╭─ SELECTED TEXT

# Kodak Portra 160 (VC or NC) - Overexposure



## Josh66 (Mar 17, 2009)

I have heard that it is better to overexpose this film a little, to make the colors pop more.  I've always shot it at the box speed (160), but I've seen some people saying to shoot it at ISO 100 or 125.

I have a roll and a half of the 160 VC left...  I guess I'll finish off the roll that's in my camera at 125 and see how it looks - or should I try 100?

Anyone do this before?  How much overexposure is too much?

Some people say to overexpose by a full stop (ISO 80)...


----------



## Mike_E (Mar 17, 2009)

OverExposing Color Negative, Decreased Grain - Photo.net Medium Format Forum

Scroll down to Scott Eaton's post.


----------



## Josh66 (Mar 17, 2009)

Enlightening.

I took some at 100 & some at 125 (2/3 and 1/3 over exposed, respectively).  I still have about 10 frames left on that roll - I'll play around outside later.
(edit - took a few at 80 too.)


----------



## Josh66 (Mar 21, 2009)

╰─
╭─ MATERIAL PROVIDED

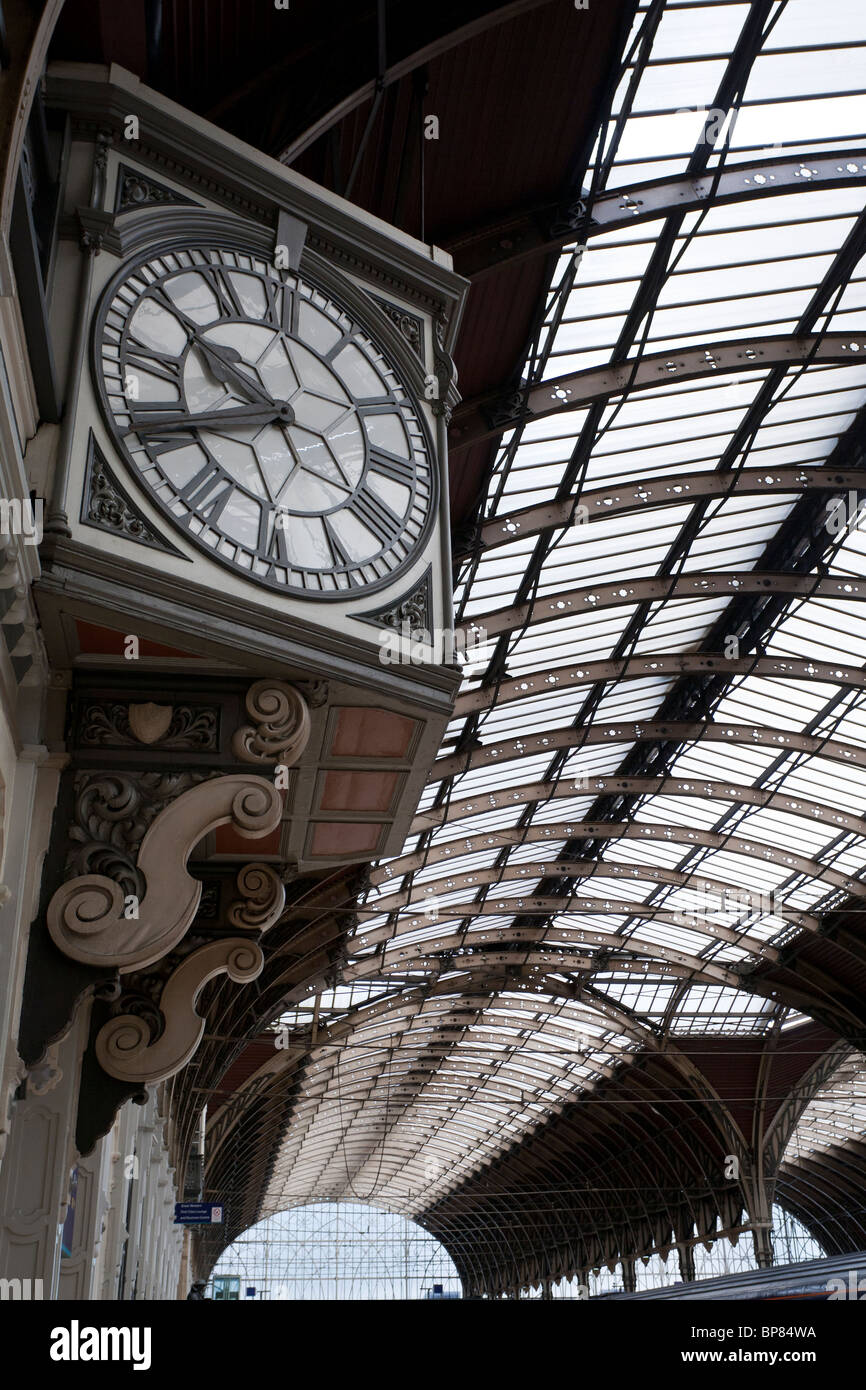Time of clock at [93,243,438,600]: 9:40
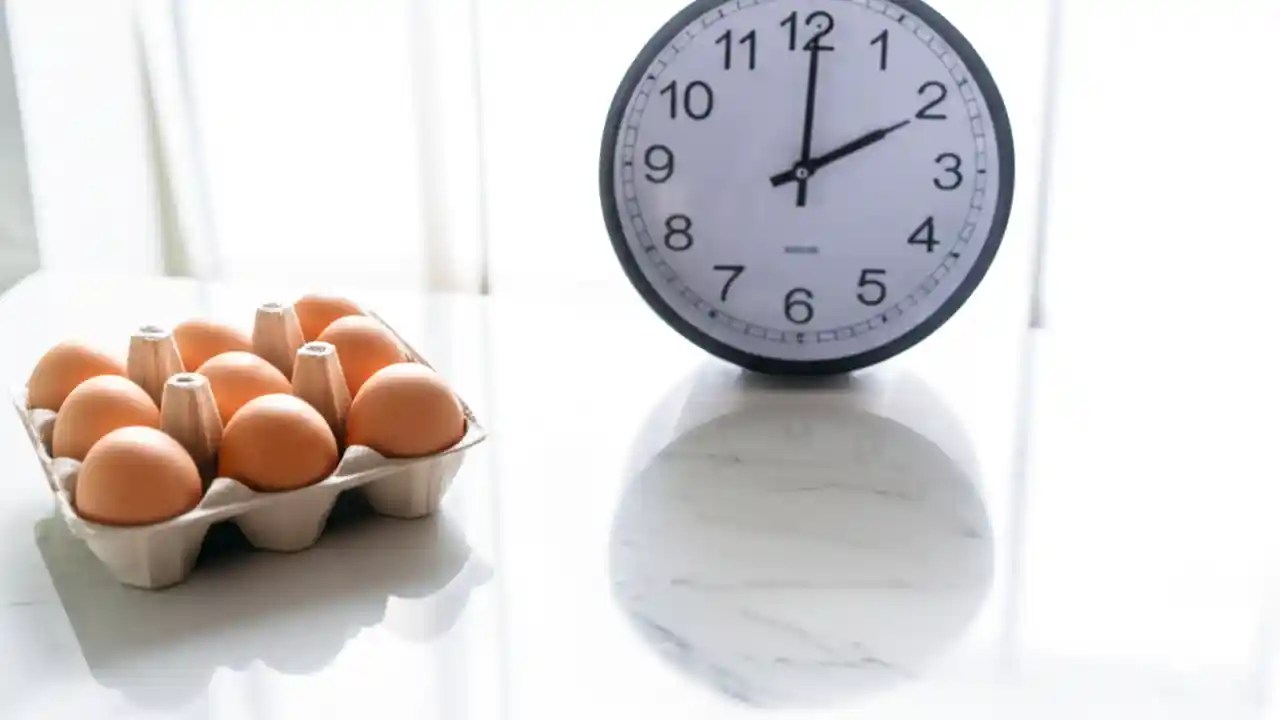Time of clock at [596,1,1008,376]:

╰─

SET OF TASKS:
a: In the Portra 160 thread, at what speed does Josh66 say he has always shot the film?
b: Using the Portra 160 thread, explain why some people shoot this film at ISO 100 or 125 instead of its box speed.
Use only the Portra 160 thread to respond, not the data.

SOLUTIONS BY TASK:
a: At the box speed, ISO 160.

b: Shooting at a lower ISO overexposes the film a little, which is said to make the colors pop more.